Setting off!!

In the grey, wet, early Monday hours Dina and crew slipped the lines and left Vancouver. The plan is to head to Port Angeles to check in and get a US cruising permit. Then, off to Neah Bay and sit waiting for a good weather window.
With Malcolm's injury, he'd be a big liability on the passage.  So he's heading to Grandma's place in San Diego to recuperate.  There, he'll work on perfecting his Margarita recipe (although it probably can't be improved, he'll keep trying).

It was a wonderful sail from Vancouver. Gary Peacock, Dennis Giraud, and I left False Creek Yacht Club early Monday morning and had great wind sailing across Georgia Strait. We reefed the main and should have used the staysail, but we rolled in some of the genoa and had the rail in the water. Once through Gabriola Pass, there was still some wind, but right on the nose, so we motored to Victoria.

We had a nice shout out from Riki Tiki Tavi as they headed to Montague and a call from Jennifer and Campbell Good who spotted us from the ferry!

We arrived at Royal Victoria Yacht Club in the dark and were relieved to have Jennifer and Campbell there to welcome us and shine a light on the dock! The drinks they treated us to were also greatly appreciated!

On Tuesday, Bruce from the sailing vessel, Gavia, joined us and we motored to Port Angeles. We checked in with Customs, purchased Good as Gold's US Cruising License, and filled up with fuel, including 4 jerry cans that Dennis intricately secured to the lifelines. My Aunt Peggy Erikson met us at the marina and took us for a wonderful lunch and helped us provision. At this point, I was being told, Dennis likes to eat healthy... The afternoon was spent chatting with my Aunt. The crew fell in love with her and everyone enjoyed her stories.

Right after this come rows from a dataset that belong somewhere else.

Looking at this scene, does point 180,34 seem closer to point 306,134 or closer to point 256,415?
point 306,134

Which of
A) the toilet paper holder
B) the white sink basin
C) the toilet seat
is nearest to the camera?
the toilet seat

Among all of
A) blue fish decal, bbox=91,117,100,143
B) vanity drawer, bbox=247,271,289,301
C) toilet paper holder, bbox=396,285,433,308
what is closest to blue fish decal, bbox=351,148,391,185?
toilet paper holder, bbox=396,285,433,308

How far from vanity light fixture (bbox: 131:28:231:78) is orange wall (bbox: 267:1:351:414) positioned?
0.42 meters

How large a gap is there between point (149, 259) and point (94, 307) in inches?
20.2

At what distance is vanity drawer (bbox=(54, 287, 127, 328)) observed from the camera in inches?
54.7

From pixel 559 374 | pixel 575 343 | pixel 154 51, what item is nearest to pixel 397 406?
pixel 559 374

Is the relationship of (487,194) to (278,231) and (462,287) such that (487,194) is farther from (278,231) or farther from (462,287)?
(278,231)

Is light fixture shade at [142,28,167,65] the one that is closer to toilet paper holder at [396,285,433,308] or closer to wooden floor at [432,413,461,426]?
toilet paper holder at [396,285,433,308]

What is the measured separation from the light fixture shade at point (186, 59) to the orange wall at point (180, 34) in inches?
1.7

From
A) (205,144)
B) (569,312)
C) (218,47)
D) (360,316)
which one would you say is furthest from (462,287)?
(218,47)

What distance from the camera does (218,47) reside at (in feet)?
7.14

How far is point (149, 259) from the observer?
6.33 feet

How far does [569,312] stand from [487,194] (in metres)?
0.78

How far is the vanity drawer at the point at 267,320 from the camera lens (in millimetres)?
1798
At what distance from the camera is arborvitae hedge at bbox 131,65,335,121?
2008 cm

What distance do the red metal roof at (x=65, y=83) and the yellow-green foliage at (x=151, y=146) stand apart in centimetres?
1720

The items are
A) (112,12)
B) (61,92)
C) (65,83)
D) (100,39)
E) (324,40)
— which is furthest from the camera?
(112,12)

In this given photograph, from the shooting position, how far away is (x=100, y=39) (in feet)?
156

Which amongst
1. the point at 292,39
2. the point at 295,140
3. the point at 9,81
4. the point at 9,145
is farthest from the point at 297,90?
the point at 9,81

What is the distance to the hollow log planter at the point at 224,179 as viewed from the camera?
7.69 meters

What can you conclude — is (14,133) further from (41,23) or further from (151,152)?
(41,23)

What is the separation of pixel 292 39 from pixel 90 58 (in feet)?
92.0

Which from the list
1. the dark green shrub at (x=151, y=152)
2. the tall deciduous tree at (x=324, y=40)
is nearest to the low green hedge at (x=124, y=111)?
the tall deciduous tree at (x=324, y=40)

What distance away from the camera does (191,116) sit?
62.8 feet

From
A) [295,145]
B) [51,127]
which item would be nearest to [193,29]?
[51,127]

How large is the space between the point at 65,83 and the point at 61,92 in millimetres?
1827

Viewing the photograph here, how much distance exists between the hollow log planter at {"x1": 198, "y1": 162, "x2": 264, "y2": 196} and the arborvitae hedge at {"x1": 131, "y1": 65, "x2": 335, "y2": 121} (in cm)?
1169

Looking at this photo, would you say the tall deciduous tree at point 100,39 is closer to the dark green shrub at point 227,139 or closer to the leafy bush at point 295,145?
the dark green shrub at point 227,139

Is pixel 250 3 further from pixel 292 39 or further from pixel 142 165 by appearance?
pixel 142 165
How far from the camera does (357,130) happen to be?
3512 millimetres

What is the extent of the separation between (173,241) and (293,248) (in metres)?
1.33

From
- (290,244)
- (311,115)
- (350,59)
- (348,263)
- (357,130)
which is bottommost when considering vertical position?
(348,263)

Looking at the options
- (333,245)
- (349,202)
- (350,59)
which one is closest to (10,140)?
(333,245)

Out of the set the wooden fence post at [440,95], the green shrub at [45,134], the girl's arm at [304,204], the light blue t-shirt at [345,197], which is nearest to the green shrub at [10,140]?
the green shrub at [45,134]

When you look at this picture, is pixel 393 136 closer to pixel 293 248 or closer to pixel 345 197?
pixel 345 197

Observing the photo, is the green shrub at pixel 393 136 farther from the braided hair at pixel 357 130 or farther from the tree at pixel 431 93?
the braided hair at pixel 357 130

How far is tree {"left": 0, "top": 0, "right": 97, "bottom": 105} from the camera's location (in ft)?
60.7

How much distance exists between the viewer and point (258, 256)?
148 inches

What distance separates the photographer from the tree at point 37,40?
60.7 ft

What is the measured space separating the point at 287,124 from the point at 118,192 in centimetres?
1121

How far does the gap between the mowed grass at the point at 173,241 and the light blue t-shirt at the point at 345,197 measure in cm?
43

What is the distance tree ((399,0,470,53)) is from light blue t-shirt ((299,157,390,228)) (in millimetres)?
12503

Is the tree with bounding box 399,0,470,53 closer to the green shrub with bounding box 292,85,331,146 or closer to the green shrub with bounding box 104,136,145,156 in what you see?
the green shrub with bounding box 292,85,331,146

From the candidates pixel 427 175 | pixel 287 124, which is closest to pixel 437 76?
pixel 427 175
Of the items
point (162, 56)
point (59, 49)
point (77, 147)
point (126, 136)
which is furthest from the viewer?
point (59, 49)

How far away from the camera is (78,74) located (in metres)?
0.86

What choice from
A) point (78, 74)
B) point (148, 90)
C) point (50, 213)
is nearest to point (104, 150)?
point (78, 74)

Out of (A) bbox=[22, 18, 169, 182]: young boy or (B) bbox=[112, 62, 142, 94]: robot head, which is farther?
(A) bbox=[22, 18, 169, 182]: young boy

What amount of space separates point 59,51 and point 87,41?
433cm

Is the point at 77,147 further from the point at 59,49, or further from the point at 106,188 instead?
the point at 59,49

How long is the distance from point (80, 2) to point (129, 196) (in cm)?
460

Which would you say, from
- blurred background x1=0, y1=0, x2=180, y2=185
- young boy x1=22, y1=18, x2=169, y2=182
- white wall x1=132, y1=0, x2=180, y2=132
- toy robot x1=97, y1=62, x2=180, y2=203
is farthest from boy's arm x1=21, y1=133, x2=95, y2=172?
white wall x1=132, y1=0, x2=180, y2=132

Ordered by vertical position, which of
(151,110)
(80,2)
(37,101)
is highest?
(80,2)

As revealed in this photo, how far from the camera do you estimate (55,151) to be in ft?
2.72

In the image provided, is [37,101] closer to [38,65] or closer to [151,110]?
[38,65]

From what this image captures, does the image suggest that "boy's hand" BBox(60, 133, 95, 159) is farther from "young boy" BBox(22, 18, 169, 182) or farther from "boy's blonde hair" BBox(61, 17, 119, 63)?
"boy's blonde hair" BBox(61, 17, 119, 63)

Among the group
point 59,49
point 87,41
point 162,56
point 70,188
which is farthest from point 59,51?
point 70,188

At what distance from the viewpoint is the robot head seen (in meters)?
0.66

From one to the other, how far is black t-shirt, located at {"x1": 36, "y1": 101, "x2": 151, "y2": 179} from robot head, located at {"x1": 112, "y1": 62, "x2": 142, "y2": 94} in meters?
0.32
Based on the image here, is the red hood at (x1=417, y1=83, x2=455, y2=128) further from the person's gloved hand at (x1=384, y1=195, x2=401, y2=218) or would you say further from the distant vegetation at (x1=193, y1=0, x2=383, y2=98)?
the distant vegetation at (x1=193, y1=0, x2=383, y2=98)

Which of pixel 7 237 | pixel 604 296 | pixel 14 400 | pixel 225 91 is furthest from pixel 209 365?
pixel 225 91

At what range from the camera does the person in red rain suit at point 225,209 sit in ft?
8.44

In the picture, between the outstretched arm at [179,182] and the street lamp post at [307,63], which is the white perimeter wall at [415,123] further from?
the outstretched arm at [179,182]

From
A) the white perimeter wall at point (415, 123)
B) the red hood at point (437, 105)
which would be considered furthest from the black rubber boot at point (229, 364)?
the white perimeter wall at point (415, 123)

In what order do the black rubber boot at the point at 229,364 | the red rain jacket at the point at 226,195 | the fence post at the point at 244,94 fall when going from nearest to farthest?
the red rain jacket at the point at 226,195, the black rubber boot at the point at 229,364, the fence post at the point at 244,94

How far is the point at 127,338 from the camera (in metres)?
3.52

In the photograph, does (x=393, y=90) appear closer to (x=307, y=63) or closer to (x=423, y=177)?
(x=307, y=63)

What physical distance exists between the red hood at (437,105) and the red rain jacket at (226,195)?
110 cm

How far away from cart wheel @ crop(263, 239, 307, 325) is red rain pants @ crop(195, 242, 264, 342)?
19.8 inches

Wednesday morning we were off for Neah Bay. There was not much wind and it was not in our favour, so it was another day of motoring. We arrived about 5 PM, topped up the fuel (about 14 gallons, compared to the $1,000 the powerboat beside us purchased!), had a quick dinner at the fuel dock, and off we went to round Cape Flattery at sunset.

The first few days were sunny, clear and with light winds. We sailed whenever we could. At night, the stars were amazing and it was thrilling to hear whales surfacing near the boat or to spot dolphins flashing past in the bow wave. I began to worry whether we had enough candy bars and snack pack chocolate puddings for our healthy-eater, Dennis!

We motored around Cape Mendocino, but once around, the winds picked up! The last few days we had high winds and seas. At least they were coming from behind us and pushed us along. We sailed just with the main and it usually had one reef in it, but we still did 7-10 knots. The true wind gauge was not working, but the apparent wind, coming from behind us, was well over 20 and often over 25 knots.

The boat handled wonderfully; she seemed to be enjoying the waves crashing over the bow and surfing down the steep waves. Even the autohelm worked well; better than anticipated in the steeper seas.